- SET EXERCISE -
Reproduce every row below verbatim, omitting the pictures.

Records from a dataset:
+--

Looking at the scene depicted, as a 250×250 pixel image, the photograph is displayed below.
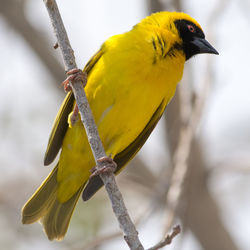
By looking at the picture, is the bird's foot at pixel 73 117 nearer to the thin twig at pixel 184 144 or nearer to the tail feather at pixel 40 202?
the tail feather at pixel 40 202

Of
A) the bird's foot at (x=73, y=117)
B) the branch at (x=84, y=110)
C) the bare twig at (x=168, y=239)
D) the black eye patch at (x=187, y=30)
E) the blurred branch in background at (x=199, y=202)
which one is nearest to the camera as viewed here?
the bare twig at (x=168, y=239)

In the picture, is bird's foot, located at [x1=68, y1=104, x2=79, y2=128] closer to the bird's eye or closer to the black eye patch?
the black eye patch

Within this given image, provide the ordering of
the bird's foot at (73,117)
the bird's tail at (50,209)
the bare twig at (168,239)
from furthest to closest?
the bird's tail at (50,209) < the bird's foot at (73,117) < the bare twig at (168,239)

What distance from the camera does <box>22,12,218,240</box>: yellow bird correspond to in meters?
4.02

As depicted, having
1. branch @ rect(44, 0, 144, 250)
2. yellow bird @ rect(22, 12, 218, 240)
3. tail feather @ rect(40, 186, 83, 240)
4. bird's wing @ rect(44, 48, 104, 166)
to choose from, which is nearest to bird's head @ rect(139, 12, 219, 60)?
yellow bird @ rect(22, 12, 218, 240)

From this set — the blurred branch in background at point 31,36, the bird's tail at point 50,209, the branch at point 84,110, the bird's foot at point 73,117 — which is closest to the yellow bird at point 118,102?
the bird's tail at point 50,209

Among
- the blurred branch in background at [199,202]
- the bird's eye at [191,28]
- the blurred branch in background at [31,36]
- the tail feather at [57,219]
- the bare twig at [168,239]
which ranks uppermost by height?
the blurred branch in background at [31,36]

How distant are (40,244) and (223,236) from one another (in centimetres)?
211

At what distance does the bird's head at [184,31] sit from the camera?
437 centimetres

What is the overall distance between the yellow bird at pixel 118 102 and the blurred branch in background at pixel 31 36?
1.77 meters

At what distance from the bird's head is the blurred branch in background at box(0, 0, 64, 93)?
1.76 metres

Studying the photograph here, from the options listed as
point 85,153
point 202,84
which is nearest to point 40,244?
point 85,153

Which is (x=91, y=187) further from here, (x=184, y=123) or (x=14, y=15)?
(x=14, y=15)

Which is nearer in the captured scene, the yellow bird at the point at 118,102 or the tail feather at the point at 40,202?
the yellow bird at the point at 118,102
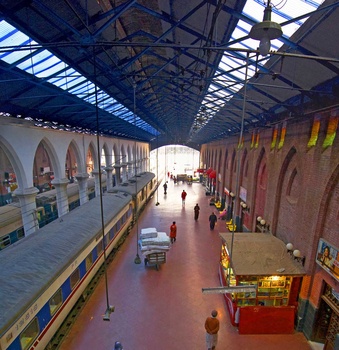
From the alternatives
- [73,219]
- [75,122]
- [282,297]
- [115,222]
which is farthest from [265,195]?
[75,122]

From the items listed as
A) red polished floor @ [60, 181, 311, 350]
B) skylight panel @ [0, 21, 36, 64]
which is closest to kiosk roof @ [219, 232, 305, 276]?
red polished floor @ [60, 181, 311, 350]

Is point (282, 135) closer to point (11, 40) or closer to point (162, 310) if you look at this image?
point (162, 310)

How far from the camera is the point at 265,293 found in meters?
7.15

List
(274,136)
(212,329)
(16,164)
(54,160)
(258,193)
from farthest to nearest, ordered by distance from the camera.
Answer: (54,160) < (258,193) < (274,136) < (16,164) < (212,329)

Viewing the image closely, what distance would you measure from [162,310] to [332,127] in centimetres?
740

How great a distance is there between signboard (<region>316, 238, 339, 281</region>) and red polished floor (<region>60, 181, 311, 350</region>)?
249cm

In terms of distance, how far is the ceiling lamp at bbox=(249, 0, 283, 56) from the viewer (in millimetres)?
2162

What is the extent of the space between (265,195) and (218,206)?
30.9ft

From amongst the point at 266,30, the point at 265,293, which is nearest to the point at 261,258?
the point at 265,293

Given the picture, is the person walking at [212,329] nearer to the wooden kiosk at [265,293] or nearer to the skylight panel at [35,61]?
the wooden kiosk at [265,293]

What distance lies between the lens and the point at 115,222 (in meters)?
11.0

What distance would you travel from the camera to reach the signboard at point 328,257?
5.57 metres

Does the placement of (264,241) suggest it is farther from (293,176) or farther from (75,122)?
(75,122)

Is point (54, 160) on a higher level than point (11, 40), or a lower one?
lower
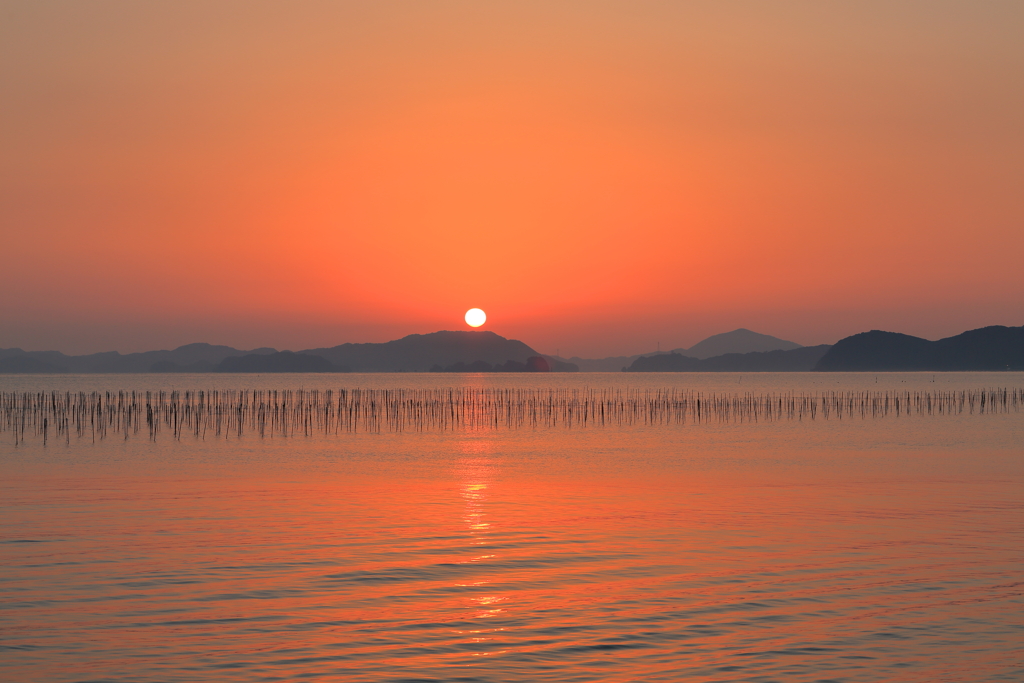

+--

- EXERCISE RESPONSE -
Looking at the scene depicted, as a 250×250 pixel image, the photograph is displayed below.
By looking at the picture, is the bird's foot at pixel 73 117 nearer to the thin twig at pixel 184 144 or nearer to the tail feather at pixel 40 202?
the tail feather at pixel 40 202

Of
A) the bird's foot at (x=73, y=117)
B) the branch at (x=84, y=110)
C) the bare twig at (x=168, y=239)
D) the black eye patch at (x=187, y=30)
E) the blurred branch in background at (x=199, y=202)
which one is nearest to the camera as viewed here?
the bare twig at (x=168, y=239)

In the picture, is bird's foot, located at [x1=68, y1=104, x2=79, y2=128] closer to the bird's eye or closer to the black eye patch?
the black eye patch

Within this given image, provide the ordering of
the bird's foot at (73,117)
the bird's tail at (50,209)
the bare twig at (168,239)
from furthest to closest?
the bird's tail at (50,209) < the bird's foot at (73,117) < the bare twig at (168,239)

What distance from the camera does <box>22,12,218,240</box>: yellow bird correspond to in meters?
4.02

As depicted, having
1. branch @ rect(44, 0, 144, 250)
2. yellow bird @ rect(22, 12, 218, 240)
3. tail feather @ rect(40, 186, 83, 240)
4. bird's wing @ rect(44, 48, 104, 166)
to choose from, which is nearest to bird's head @ rect(139, 12, 219, 60)?
yellow bird @ rect(22, 12, 218, 240)

From this set — the blurred branch in background at point 31,36, the bird's tail at point 50,209, the branch at point 84,110, the bird's foot at point 73,117 — which is closest to the yellow bird at point 118,102?
the bird's tail at point 50,209

Among
- the blurred branch in background at [199,202]
- the bird's eye at [191,28]
- the blurred branch in background at [31,36]
- the tail feather at [57,219]
- the bare twig at [168,239]
which ranks uppermost by height?
the blurred branch in background at [31,36]

How distant are (40,244) and (223,236) from one another (in centimetres)?
211

At what distance does the bird's head at [184,31] sit from the camera?
437 centimetres

What is the overall distance between the yellow bird at pixel 118 102 and the blurred branch in background at pixel 31 36?
1.77 meters

At what distance from the bird's head is the blurred branch in background at box(0, 0, 64, 93)?
1.76 metres

Studying the photograph here, from the options listed as
point 85,153
point 202,84
which is nearest to point 40,244?
point 85,153

Which is (x=91, y=187) further from here, (x=184, y=123) or (x=14, y=15)?
(x=14, y=15)

Which is nearer in the captured scene, the yellow bird at the point at 118,102 or the tail feather at the point at 40,202?
the yellow bird at the point at 118,102
From the alternatives
- [73,219]
- [75,122]
- [282,297]
- [115,222]
which is farthest from [265,195]?
[75,122]

From the items listed as
A) red polished floor @ [60, 181, 311, 350]
B) skylight panel @ [0, 21, 36, 64]
which is closest to kiosk roof @ [219, 232, 305, 276]?
red polished floor @ [60, 181, 311, 350]

Is point (282, 135) closer to point (11, 40) or closer to point (162, 310) if you look at this image?
point (162, 310)

How far from the camera is the point at 265,293 found in meters?
7.15

List
(274,136)
(212,329)
(16,164)
(54,160)
(258,193)
from farthest to nearest, ordered by distance from the camera.
Answer: (54,160) < (258,193) < (274,136) < (16,164) < (212,329)

Viewing the image closely, what distance would you measure from [162,310] to [332,127] in centimetres?
740

How great a distance is there between signboard (<region>316, 238, 339, 281</region>) and red polished floor (<region>60, 181, 311, 350</region>)?
249cm

In terms of distance, how far is the ceiling lamp at bbox=(249, 0, 283, 56) from the viewer (in millimetres)?
2162

What is the extent of the space between (265,195) and (218,206)?
30.9ft

From amongst the point at 266,30, the point at 265,293, which is nearest to the point at 261,258?
the point at 265,293

Given the picture, is the person walking at [212,329] nearer to the wooden kiosk at [265,293] or nearer to the skylight panel at [35,61]?
the wooden kiosk at [265,293]

What distance lies between the lens and the point at 115,222 (in meters)?
11.0

What distance would you travel from the camera to reach the signboard at point 328,257?
5.57 metres

Does the placement of (264,241) suggest it is farther from (293,176) or farther from (75,122)?
(75,122)

Is point (54, 160) on a higher level than point (11, 40), or a lower one?
lower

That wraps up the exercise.